こんな自分の元にいても、エマに無駄に苦労をかけてしまうだけだ。
フィンはどうしたって自分に自信が持てない。
うつむくフィンの視界にエマのオレンジ色の髪が映り込む。フィンの両手を、小さな手がそっと握りしめる。力強い緑色の瞳がフィンを見上げていた。

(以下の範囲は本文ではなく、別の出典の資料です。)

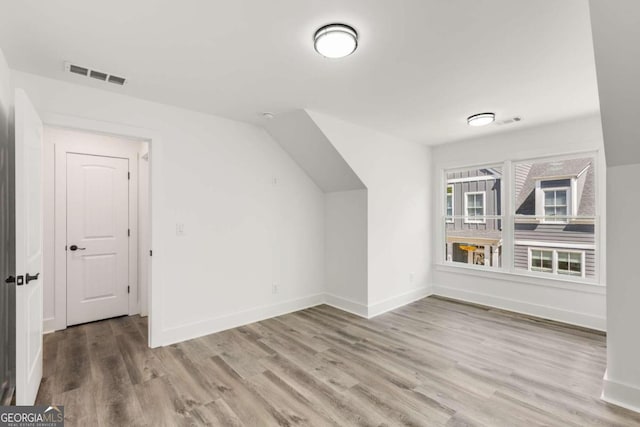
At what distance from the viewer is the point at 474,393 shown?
7.63ft

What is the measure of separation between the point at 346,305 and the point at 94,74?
375cm

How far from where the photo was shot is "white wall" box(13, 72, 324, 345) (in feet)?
9.91

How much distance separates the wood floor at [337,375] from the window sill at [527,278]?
520 mm

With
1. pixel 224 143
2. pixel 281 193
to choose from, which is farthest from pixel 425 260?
pixel 224 143

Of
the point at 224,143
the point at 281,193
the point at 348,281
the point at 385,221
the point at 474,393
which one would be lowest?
the point at 474,393

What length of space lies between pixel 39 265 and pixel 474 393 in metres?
3.46

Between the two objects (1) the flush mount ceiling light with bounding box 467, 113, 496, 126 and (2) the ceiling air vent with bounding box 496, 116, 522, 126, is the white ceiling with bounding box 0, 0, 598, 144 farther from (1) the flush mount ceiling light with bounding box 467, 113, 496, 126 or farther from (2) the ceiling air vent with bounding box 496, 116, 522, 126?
(2) the ceiling air vent with bounding box 496, 116, 522, 126

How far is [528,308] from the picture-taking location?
13.5 ft

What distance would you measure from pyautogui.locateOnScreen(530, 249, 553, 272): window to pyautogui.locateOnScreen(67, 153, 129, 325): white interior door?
551 centimetres

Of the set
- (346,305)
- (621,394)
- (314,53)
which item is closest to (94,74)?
(314,53)

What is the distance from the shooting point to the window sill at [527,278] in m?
3.65

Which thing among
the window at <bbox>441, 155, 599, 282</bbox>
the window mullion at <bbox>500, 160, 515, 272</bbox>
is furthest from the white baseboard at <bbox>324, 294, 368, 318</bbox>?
the window mullion at <bbox>500, 160, 515, 272</bbox>

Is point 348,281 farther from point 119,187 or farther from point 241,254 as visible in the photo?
point 119,187

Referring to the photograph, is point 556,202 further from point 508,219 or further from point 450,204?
point 450,204
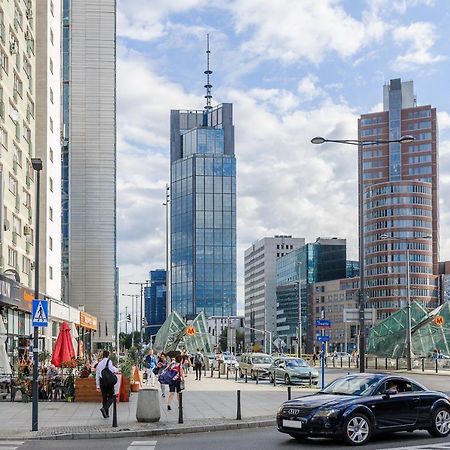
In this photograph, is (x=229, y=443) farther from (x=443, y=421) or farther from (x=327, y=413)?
(x=443, y=421)

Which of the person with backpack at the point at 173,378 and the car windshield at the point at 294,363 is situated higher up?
the person with backpack at the point at 173,378

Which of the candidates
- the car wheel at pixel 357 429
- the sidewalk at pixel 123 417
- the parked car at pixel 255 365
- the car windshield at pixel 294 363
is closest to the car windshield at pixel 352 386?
the car wheel at pixel 357 429

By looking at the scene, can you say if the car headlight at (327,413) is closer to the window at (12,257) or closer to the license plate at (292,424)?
the license plate at (292,424)

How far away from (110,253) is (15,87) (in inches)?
3301

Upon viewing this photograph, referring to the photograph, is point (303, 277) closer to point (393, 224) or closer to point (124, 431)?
point (393, 224)

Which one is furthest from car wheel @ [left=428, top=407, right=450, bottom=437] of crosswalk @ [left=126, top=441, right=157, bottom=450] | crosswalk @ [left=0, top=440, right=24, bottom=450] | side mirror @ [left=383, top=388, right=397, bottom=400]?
crosswalk @ [left=0, top=440, right=24, bottom=450]

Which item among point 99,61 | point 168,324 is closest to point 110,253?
A: point 99,61

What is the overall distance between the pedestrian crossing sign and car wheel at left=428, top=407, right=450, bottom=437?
924 centimetres

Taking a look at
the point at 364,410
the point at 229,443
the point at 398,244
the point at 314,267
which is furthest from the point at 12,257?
the point at 314,267

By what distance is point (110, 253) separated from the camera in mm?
133750

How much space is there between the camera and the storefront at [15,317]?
37625mm

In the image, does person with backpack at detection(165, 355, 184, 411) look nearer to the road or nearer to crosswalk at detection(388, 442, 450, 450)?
the road

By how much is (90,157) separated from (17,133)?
8137 centimetres

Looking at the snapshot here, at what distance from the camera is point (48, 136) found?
66188 mm
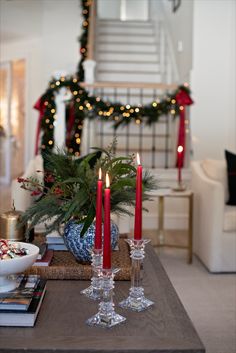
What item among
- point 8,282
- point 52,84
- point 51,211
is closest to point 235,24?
point 52,84

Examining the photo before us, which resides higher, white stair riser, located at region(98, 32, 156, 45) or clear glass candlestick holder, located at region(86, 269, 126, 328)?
white stair riser, located at region(98, 32, 156, 45)

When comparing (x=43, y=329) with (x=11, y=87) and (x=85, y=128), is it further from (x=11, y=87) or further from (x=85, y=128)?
(x=11, y=87)

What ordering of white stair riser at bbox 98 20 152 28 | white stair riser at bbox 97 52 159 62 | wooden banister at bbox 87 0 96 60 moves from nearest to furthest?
wooden banister at bbox 87 0 96 60, white stair riser at bbox 97 52 159 62, white stair riser at bbox 98 20 152 28

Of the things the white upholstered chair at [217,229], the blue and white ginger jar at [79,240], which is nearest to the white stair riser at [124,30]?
the white upholstered chair at [217,229]

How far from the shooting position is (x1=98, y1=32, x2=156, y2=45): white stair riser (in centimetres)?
904

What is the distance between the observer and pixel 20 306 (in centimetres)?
146

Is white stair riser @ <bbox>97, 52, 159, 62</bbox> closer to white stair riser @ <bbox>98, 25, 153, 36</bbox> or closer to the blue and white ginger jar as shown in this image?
white stair riser @ <bbox>98, 25, 153, 36</bbox>

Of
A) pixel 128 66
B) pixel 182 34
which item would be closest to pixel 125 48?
pixel 128 66

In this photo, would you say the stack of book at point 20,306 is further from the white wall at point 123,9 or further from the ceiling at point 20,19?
the white wall at point 123,9

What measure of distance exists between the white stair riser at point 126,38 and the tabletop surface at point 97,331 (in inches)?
303

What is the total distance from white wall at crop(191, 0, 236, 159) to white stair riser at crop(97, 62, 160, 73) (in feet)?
7.77

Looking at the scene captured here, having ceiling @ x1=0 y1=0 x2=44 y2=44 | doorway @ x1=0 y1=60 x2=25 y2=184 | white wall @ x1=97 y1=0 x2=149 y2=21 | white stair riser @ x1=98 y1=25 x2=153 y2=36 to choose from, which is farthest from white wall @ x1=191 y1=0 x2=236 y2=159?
white wall @ x1=97 y1=0 x2=149 y2=21

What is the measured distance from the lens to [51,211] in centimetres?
199

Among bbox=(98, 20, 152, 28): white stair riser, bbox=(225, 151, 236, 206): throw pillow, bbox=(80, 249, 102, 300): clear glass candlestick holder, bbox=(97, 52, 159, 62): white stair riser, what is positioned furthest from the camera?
bbox=(98, 20, 152, 28): white stair riser
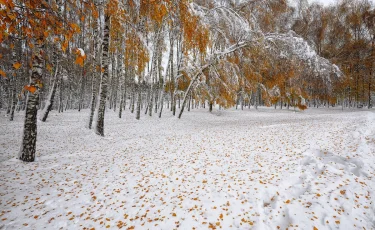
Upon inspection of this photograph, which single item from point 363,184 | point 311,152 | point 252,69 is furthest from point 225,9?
point 363,184

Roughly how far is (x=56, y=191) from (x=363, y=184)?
309 inches

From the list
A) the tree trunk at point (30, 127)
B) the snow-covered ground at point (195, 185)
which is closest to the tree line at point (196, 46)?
the tree trunk at point (30, 127)

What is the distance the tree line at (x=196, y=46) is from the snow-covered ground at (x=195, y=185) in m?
1.87

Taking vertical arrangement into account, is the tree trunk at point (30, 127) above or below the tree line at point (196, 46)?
below

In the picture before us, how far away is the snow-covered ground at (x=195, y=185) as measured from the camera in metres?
3.72

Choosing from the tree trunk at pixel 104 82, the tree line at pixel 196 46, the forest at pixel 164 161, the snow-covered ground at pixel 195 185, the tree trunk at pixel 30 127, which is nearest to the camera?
the tree line at pixel 196 46

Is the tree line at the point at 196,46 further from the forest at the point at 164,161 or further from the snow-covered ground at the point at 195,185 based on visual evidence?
the snow-covered ground at the point at 195,185

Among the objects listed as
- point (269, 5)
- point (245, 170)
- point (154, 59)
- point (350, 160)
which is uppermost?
point (269, 5)

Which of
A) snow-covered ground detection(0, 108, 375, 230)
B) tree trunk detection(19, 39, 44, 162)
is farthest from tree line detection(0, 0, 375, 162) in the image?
snow-covered ground detection(0, 108, 375, 230)

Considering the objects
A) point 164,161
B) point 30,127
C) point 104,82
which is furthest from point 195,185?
point 104,82

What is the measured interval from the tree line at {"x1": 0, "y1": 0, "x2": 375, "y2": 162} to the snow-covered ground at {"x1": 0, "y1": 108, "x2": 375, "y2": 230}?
1869mm

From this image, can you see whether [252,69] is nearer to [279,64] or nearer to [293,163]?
[279,64]

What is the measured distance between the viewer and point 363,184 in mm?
4500

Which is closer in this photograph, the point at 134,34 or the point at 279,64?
the point at 134,34
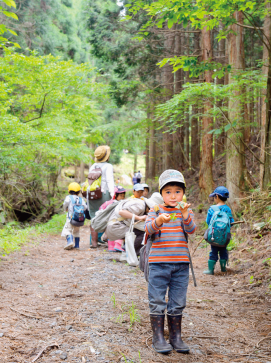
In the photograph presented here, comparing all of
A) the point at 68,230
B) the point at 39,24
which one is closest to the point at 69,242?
the point at 68,230

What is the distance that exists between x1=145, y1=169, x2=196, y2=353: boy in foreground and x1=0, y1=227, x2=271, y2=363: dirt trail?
229 millimetres

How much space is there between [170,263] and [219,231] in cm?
284

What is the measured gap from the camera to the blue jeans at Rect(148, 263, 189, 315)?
2.93 metres

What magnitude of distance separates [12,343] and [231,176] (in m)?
7.07

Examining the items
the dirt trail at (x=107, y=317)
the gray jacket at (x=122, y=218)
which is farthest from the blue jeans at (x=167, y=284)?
the gray jacket at (x=122, y=218)

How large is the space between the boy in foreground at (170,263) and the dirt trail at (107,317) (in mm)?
229

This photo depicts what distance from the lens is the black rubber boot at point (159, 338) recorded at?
9.16 ft

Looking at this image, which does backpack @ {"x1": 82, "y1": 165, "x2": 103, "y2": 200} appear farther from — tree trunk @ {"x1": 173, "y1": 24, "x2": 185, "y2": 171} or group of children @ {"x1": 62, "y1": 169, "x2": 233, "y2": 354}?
tree trunk @ {"x1": 173, "y1": 24, "x2": 185, "y2": 171}

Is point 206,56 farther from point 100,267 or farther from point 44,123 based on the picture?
point 100,267

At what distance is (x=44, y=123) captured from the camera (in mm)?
10375

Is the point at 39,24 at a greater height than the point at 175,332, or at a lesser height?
greater

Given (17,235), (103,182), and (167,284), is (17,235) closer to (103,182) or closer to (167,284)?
(103,182)

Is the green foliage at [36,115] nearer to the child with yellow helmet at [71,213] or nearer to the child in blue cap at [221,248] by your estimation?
the child with yellow helmet at [71,213]

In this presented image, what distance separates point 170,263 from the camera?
2977mm
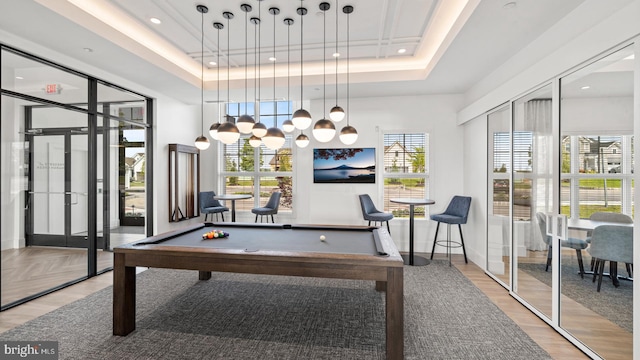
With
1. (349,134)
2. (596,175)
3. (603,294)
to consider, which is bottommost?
(603,294)

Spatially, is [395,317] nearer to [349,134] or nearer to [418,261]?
[349,134]

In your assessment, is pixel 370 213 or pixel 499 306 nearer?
pixel 499 306

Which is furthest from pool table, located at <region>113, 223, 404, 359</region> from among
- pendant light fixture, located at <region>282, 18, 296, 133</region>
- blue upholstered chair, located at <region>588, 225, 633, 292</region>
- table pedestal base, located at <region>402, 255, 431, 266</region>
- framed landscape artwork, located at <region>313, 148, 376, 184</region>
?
framed landscape artwork, located at <region>313, 148, 376, 184</region>

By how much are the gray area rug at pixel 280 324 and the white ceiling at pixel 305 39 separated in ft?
9.85

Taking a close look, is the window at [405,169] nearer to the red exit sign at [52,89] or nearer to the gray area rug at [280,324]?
the gray area rug at [280,324]

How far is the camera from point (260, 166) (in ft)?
23.2

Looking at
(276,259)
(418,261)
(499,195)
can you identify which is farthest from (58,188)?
(499,195)

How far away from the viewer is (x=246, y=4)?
11.0 feet

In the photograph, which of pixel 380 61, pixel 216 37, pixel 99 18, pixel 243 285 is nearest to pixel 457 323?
pixel 243 285

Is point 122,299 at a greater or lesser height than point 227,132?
lesser

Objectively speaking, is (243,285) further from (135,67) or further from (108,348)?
(135,67)

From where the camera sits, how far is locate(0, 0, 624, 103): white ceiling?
9.93 ft

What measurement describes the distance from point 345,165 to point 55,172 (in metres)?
4.51

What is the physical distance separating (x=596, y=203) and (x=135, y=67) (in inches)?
219
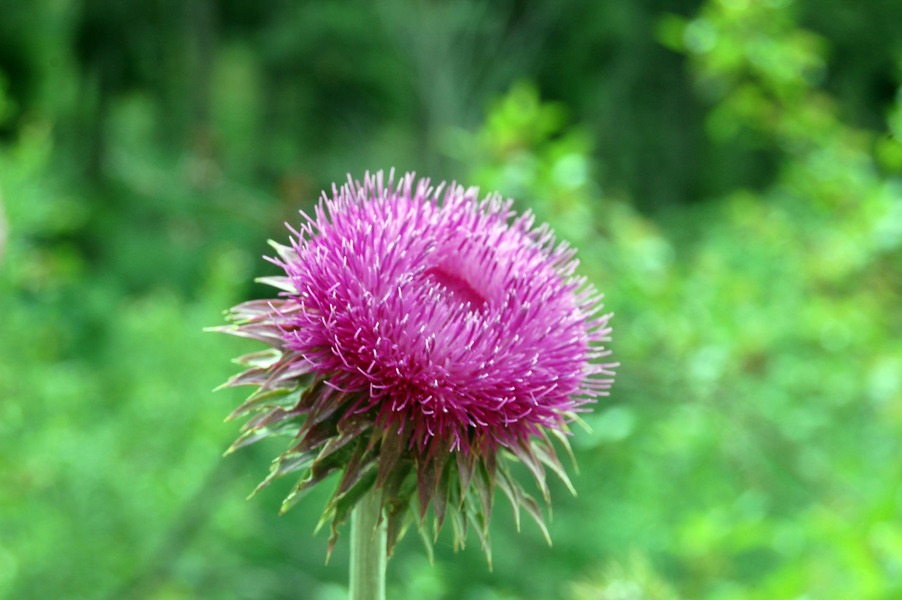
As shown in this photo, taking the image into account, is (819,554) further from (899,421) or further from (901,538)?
(901,538)

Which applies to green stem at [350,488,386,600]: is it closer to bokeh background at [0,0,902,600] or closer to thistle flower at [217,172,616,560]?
thistle flower at [217,172,616,560]

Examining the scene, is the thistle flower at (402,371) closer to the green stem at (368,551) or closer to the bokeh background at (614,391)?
the green stem at (368,551)

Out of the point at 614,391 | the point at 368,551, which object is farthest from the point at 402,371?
the point at 614,391

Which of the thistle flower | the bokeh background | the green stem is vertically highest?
the bokeh background

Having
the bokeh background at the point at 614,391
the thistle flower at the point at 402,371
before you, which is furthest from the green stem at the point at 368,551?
the bokeh background at the point at 614,391

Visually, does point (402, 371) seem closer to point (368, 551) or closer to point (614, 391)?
point (368, 551)

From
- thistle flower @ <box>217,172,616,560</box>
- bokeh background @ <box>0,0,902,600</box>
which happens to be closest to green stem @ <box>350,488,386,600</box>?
thistle flower @ <box>217,172,616,560</box>
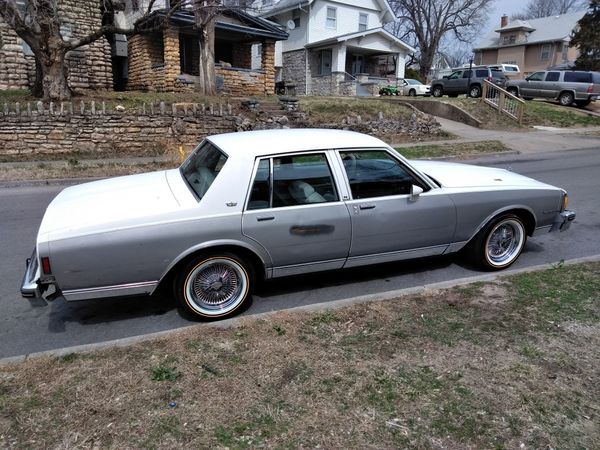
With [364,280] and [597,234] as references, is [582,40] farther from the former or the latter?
[364,280]

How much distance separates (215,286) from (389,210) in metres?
1.67

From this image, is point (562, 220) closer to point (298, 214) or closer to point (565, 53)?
point (298, 214)

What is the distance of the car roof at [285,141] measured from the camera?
419 cm

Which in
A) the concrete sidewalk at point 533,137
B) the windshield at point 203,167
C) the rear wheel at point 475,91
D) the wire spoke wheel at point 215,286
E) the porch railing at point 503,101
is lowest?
the wire spoke wheel at point 215,286

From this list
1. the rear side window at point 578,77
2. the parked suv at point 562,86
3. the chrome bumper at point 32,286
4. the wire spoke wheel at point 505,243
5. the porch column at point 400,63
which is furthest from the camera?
the porch column at point 400,63

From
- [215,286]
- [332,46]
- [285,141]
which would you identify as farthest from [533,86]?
[215,286]

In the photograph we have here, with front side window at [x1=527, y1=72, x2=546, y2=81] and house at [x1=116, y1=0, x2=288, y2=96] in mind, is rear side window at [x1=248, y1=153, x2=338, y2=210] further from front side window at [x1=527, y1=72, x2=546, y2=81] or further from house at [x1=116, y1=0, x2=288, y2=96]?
front side window at [x1=527, y1=72, x2=546, y2=81]

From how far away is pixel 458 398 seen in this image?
289 cm

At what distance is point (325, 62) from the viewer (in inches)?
1388

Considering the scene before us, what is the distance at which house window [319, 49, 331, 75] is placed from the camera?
115 ft

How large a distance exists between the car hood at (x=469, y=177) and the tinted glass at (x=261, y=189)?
1.77 metres

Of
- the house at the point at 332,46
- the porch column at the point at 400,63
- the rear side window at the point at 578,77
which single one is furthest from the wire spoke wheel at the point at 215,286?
the porch column at the point at 400,63

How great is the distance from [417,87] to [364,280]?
111 feet

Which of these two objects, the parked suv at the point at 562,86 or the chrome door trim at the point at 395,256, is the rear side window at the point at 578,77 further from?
the chrome door trim at the point at 395,256
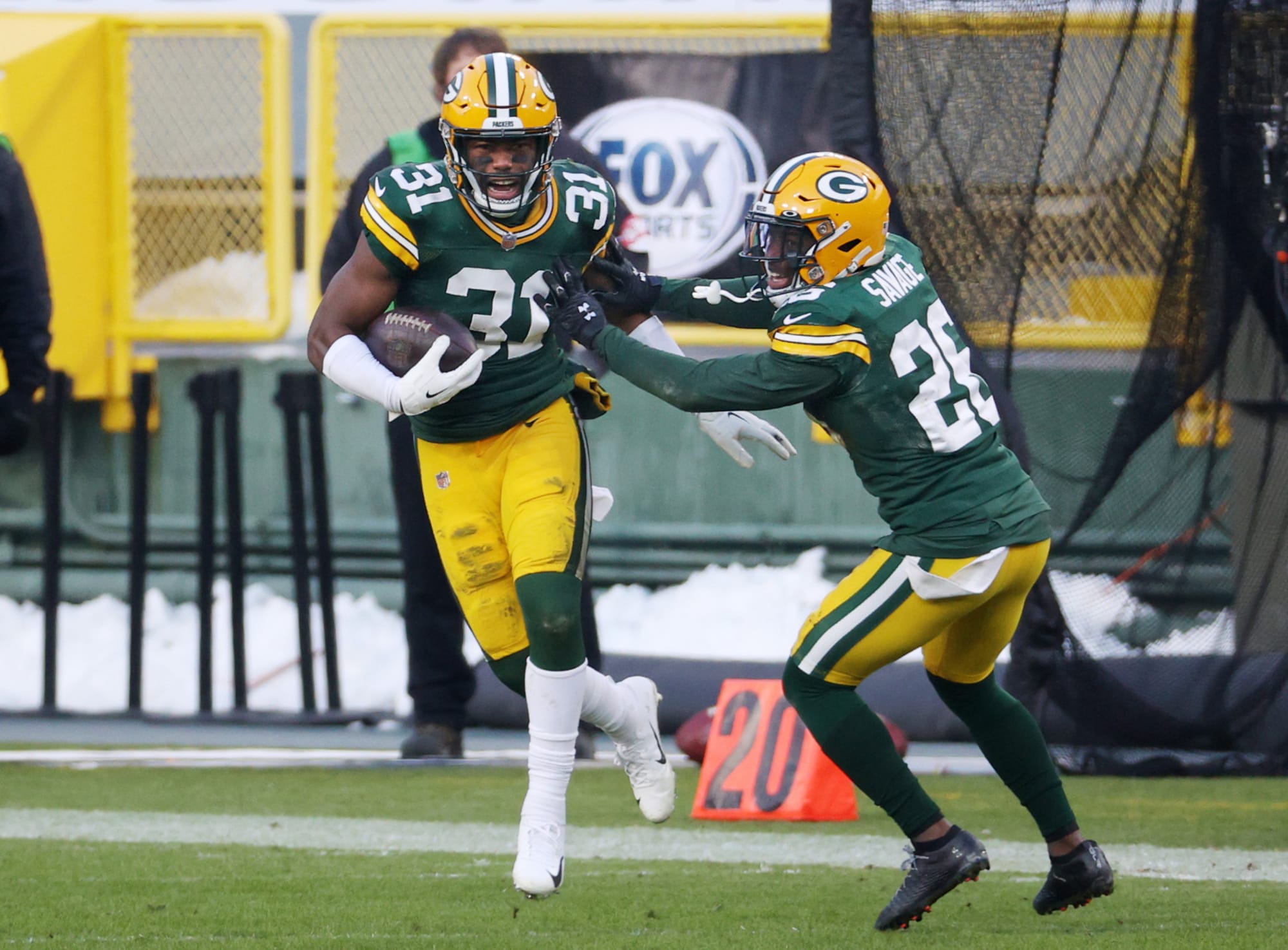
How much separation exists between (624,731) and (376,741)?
2.66m

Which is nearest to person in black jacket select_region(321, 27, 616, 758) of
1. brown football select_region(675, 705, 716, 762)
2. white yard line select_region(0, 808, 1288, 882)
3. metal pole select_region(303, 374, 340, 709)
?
brown football select_region(675, 705, 716, 762)

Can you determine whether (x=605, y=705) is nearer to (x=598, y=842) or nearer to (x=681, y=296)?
(x=598, y=842)

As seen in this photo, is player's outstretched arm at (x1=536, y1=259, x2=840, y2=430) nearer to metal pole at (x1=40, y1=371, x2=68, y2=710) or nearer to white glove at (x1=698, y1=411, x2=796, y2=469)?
white glove at (x1=698, y1=411, x2=796, y2=469)

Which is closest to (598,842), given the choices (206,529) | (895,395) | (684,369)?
(684,369)

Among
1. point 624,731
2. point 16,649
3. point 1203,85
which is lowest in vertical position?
point 16,649

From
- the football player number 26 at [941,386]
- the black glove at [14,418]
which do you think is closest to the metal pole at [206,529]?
the black glove at [14,418]

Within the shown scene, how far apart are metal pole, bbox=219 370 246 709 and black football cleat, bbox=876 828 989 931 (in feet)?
13.1

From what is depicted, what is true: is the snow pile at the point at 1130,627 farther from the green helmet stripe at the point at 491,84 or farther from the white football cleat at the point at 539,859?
the green helmet stripe at the point at 491,84

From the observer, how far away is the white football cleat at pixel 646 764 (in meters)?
4.38

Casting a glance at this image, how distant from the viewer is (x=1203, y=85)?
6.00 m

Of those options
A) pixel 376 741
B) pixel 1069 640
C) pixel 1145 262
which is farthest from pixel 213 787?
pixel 1145 262

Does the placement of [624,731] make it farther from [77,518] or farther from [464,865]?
[77,518]

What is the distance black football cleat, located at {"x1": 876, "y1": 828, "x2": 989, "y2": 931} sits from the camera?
148 inches

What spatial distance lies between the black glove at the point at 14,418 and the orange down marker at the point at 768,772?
216 cm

「私、フィンさんの作るお菓子が好きなんです。真心がこもっていて、丁寧で、お菓子を作るのが好きなんだなって伝わってきて。だからこうして無理やり、フィンさんのところで働かせてもらってるんです。どうしようもないなんて、言わないでください! 私はここじゃないと嫌なんです」
「そうだみゃあ。オイラはおミャぁの作る極悪マタタビクッキーが好きなんだみゃあ。いなくなったら困る」
「エマ……キト……ありがとう」
どうしようもない自分だと、長年染み付いたそう思う気持ちはすぐにはなくならないけれど。
こうして身近に、支えてくれる人たちがいる。
ならばもう少しだけ胸を張って、この仕事を続けていこうと、そう思う自分がいることに気がついた。